Traditional transfer pricing methodologies
Code 1 - comparable uncontrolled price method
This method compares the price for property or services transferred in a controlled transaction - that is, with a related international party - to the price charged for comparable property or services under the same or similar circumstances in an uncontrolled transaction.
Where it is possible to locate comparable uncontrolled transactions, the comparable uncontrolled price method is the most direct and reliable way to apply the arm's length principle. If there is any difference between the prices or the terms of the controlled transaction and the uncontrolled transaction, this may indicate that the dealings of the associated enterprises are not arm's length.
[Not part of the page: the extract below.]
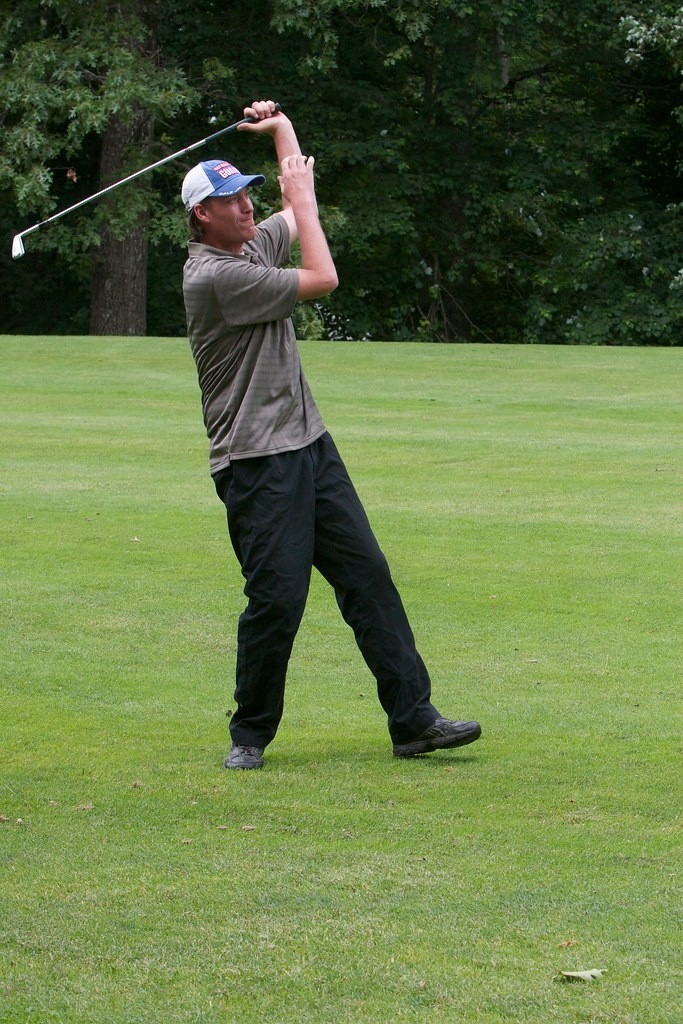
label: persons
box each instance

Note that intangible and intellectual property transactions present particular problems with regard to comparability, especially where such property is unique or specialised.
If you use this method but the comparable uncontrolled price is adjusted to allow for particular circumstances of the controlled dealing, you should still record the adjusted price under this code.
Code 2 - resale price method
This method may be appropriate where an enterprise sells a product to a related party who then resells that product to an independent third party.
The resale price is reduced by the arm's length resale price margin and may then be regarded - after adjustments for other costs associated with the original purchase of the product - as an arm's length price of the original transfer of property between the related parties.
Further analysis can be undertaken by reviewing the resale price margin of the reseller in the controlled transaction. This is done by referencing the resale price margin that the same reseller earns on items purchased and sold in comparable uncontrolled transactions. The resale price margin earned by an independent enterprise in comparable uncontrolled transactions may also provide guidance.
Margins are usually measured at gross profit level. However, a comparison undertaken at an intermediate level may be more accurate. A comparison at the net profit level falls under a different methodology - the transactional net margin method.
The resale price margin will vary depending on the value added by the reseller. Variables such as functions performed, economic circumstances, assets employed, and risks undertaken should reflect higher margins.
Code 3 - cost-plus method
The cost-plus method begins with the costs incurred by the supplier of property or services in a controlled transaction for property transferred or services provided to a related purchaser. An appropriate arm's length cost plus mark-up is then added to this cost to make an appropriate profit in light of the functions performed and the market conditions. What is arrived at after adding the arm's length cost plus mark-up to the above costs may be regarded as an arm's length price of the original controlled transaction.
This method is probably most useful if:
- semi-finished goods subject to additional manufacturing or assembly are sold between related parties
- related parties have concluded joint facility agreements or long-term buy-and-supply arrangements
- the controlled transaction is the provision of services.
This method is not suited for high value intangibles.
Further analysis can be undertaken by reviewing the cost plus mark-up of the supplier in the controlled transaction. This is done by referencing the cost plus mark-up that the same supplier earns in comparable uncontrolled transactions. The cost plus mark-up that would have been earned in comparable transactions by an independent enterprise may serve as guidance.
If a fixed percentage mark-up is applied to the relevant cost base without any benchmarking of that percentage against comparable independent dealings, it is not regarded as cost-plus method.